Esta mudança busca não somente surtir efeitos no meio social, mas, sim, passando a ser analisada com mais atenção pelos operadores da lei. As mudanças começaram a ser realizadas também dentro do ordenamento jurídico, para que fossem preservados os direitos e deveres de cada pessoa em suas escolhas.

Conforme as mudanças familiares, foram surgindo vários modelos específicos de famílias em uma concepção social e no mundo jurídico. Através destas mudanças, podemos destacar dentre os modelos de famílias atuais, a família multiparental e os aspectos quanto à família homoafetiva em se tratando do âmbito de adoção.

Desta forma, o presente artigo tem como finalidade buscar entender e analisar os aspectos na relação de um filho com seus pais biológicos e pais socioafetivos, bem como influências no mundo social e jurídico na relação destes indivíduos e seus efeitos na adoção por famílias homoafetivas.

Dentro do primeiro capítulo, buscou-se conhecer um pouco sobre a evolução da família durante todos esses anos, mostrando e fazendo um paralelo das mudanças e evolução quanto ao pensamento, modelos de famílias, concepções, atitudes do homem, até chegar aos modelos familiares contemporâneos.

O segundo capitulo teve como foco mostrar como funciona o sistema das famílias brasileiras. Neste tópico, podemos desenvolver como são amparados os vários modelos de famílias atuais no ordenamento jurídico brasileiro, como também, tratar um pouco das espécies, modelos de famílias adotadas pela sociedade e sistema jurídico. A relação de convivência e o vínculo, criados entre os filhos e pais biológicos e pais socioafetivos, podem ser tratados também nesta temática, pois busca conhecer a relação entre essas famílias e a criança.

Já no terceiro capitulo, fala-se em respeito dos aspectos do direito na adoção da família multiparental. Aqui, tinha como intuito mostrar como funciona o sistema de adoção no sistema brasileiro, na sua literalidade social, pessoal e jurídica, para aquelas pessoas que desejam realizar a adoção.

Nesta concepção, buscou trazer o conceito de adoção, a relação na adoção de famílias homoafetivas e também os efeitos e aspectos jurídicos da adoção por família homoafetiva, sob o melhor interesse da criança e adolescente.

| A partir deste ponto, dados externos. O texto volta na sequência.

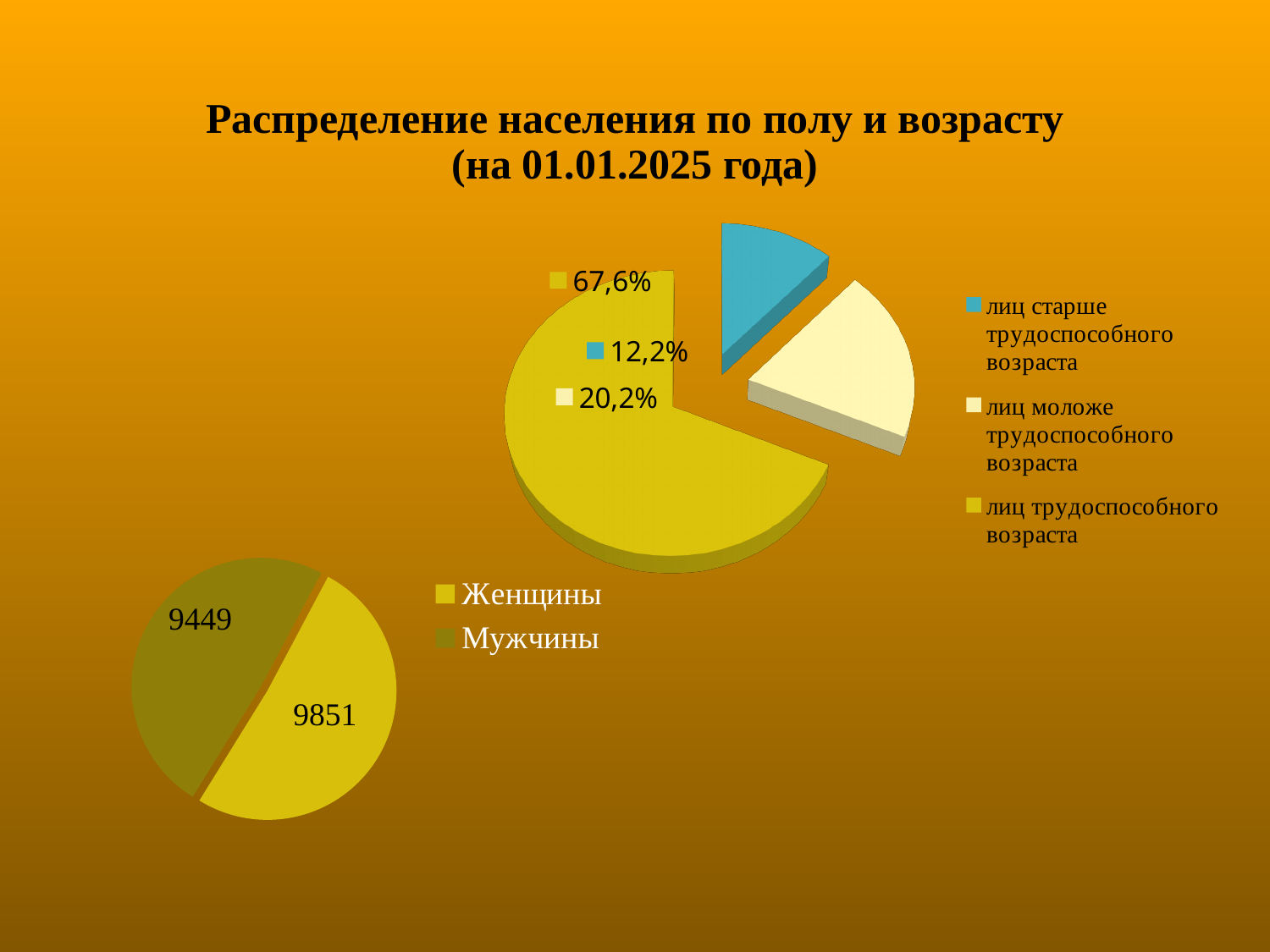
In the lower-left pie chart on gender, which group is larger, Женщины or Мужчины? Женщины In the lower-left pie chart on gender, what value is shown for Женщины? 9851 In the upper-right pie chart on age groups, how many categories does the legend list? 3 In the lower-left pie chart on gender, what is the difference between the values for Женщины and Мужчины? 402 In the lower-left pie chart on gender, what value is shown for Мужчины? 9449 In the upper-right pie chart on age groups, what percentage is shown for лиц трудоспособного возраста? 67,6% In the upper-right pie chart on age groups, what percentage is shown for лиц старше трудоспособного возраста? 12,2% In the upper-right pie chart on age groups, how many percentage points larger is the share of лиц моложе трудоспособного возраста than that of лиц старше трудоспособного возраста? 8,0 In the upper-right pie chart on age groups, which category has the largest share? лиц трудоспособного возраста In the upper-right pie chart on age groups, what percentage is shown for лиц моложе трудоспособного возраста? 20,2% What type of chart is the lower-left chart on gender? Pie chart In the upper-right pie chart on age groups, which category has the smallest share? лиц старше трудоспособного возраста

Dentro do capitulo quatro, foi tomada como parâmetro a multiparentalidade dentro do ordenamento jurídico brasileiro. O conceito e requisitos na formação de uma família multiparental, desenvolvendo um entendimento dessa família pelo lado sentimental, através dos laços afetivos, como também o biológico. Este, sendo analisado pelo laço sanguíneo, já aquele, analisado pelo laço de afeto, amor, carinho, atenção e cuidados.

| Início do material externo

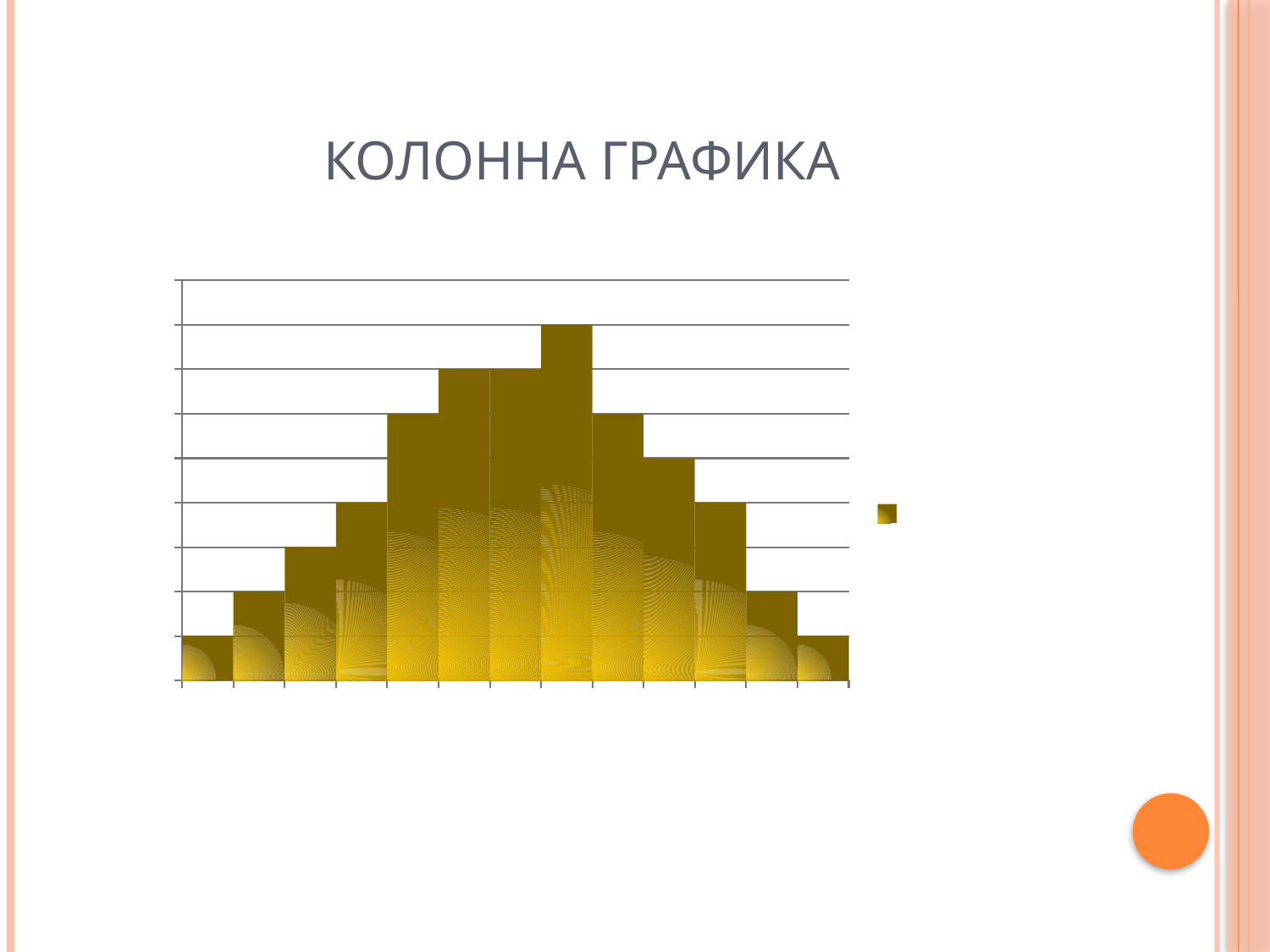
What is the title of the slide containing the chart? КОЛОННА ГРАФИКА How many bars does the chart contain? 13 What kind of chart is shown on the slide? bar chart What colour are the bars in the chart? gold (yellow-brown) Do the bar heights rise or fall from the first bar to the eighth bar? rise Do the bar heights rise or fall from the eighth bar to the last bar? fall How many series does the legend list? 1 Which is taller, the third bar from the left or the fifth bar from the left? the fifth bar Which is taller, the sixth bar from the left or the tenth bar from the left? the sixth bar Which bar is the tallest in the chart, counting from the left? the eighth bar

A multiparentalidade sendo demonstrada como um modelo de família contemporâneo, quebrando todos os preconceitos e a todo instante tendo como um dos fatos preponderantes o princípio do melhor interesse da criança e adolescente, quanto às suas escolhas e melhor qualidade de vida.

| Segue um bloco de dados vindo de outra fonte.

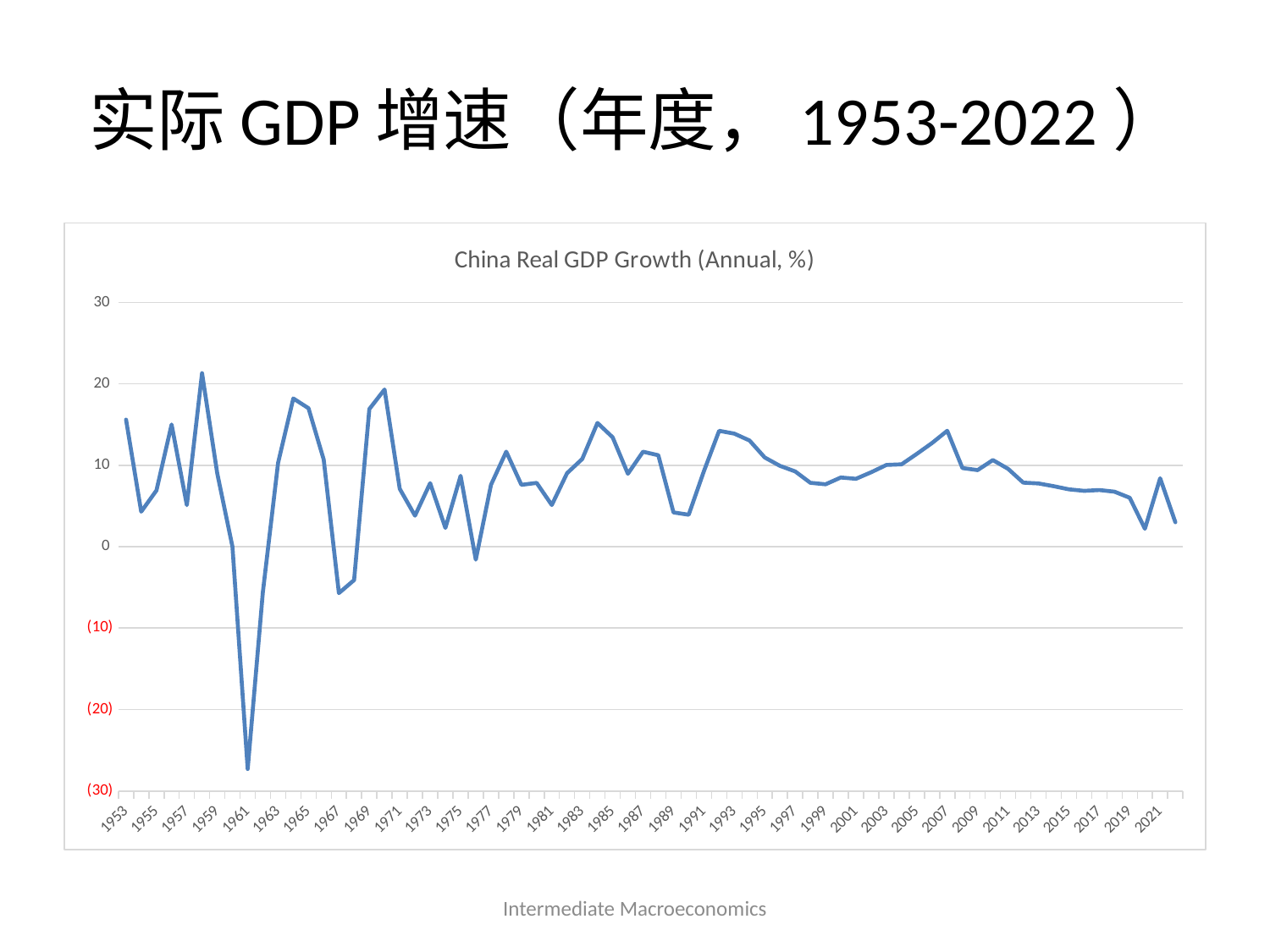
Is the value for 1967 greater or less than 0? less Is the value for 2007 greater or less than 10? greater What is the title printed inside the chart area? China Real GDP Growth (Annual, %) Which year has the higher real GDP growth, 2007 or 2020? 2007 In which year does China's real GDP growth reach its lowest point? 1961 What kind of chart is shown on the slide? line chart Is the value for 1990 greater or less than 10? less How many data series (lines) are plotted on the chart? 1 In which year does China's real GDP growth reach its highest point? 1958 Does China's real GDP growth generally rise or fall from 2007 to 2020? fall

Requisitos e hipóteses sendo trabalhadas dentro do ordenamento jurídico, para que se possa reconhecer o vínculo existente através do afeto no registro de nascimento da criança, resguardando os direitos dos filhos quanto à sucessão nas duas famílias, em obter o direito de ter reconhecido o nome do pai biológico e afetivo no registro de nascimento.

Contudo, aos poucos a mutiparentalidade vai buscando e mudando cada vez mais os aspectos sociais e jurídicos quanto à sua aceitação, tendo não somente leis que condicionam a sua vigência, como também, jurisprudências favoráveis à nova concepção familiar. Apesar de ainda não existirem leis diretas e concretas quanto à sua normatização, ela é resguardada e entendida por interpretação e analogias dentro do ordenamento jurídico, através do principio da isonomia, direito ao poder familiar, melhor interesse da criança e adolescente, dignidade humana, dentre outros princípios constitucionais.

Sendo assim, com toda evolução e o reconhecimento da sociedade e tribunais quanto aos novos modelos de famílias contemporâneo, em específico a família multiparental, conclui-se que, apesar do alcance quanto ao reconhecimento e regulamentação em entendimentos jurisprudenciais da multiparentalidade, necessita-se, ainda, buscar novos objetivos e pesquisas quanto às garantias deste instituto no ordenamento jurídico brasileiro e seus efeitos.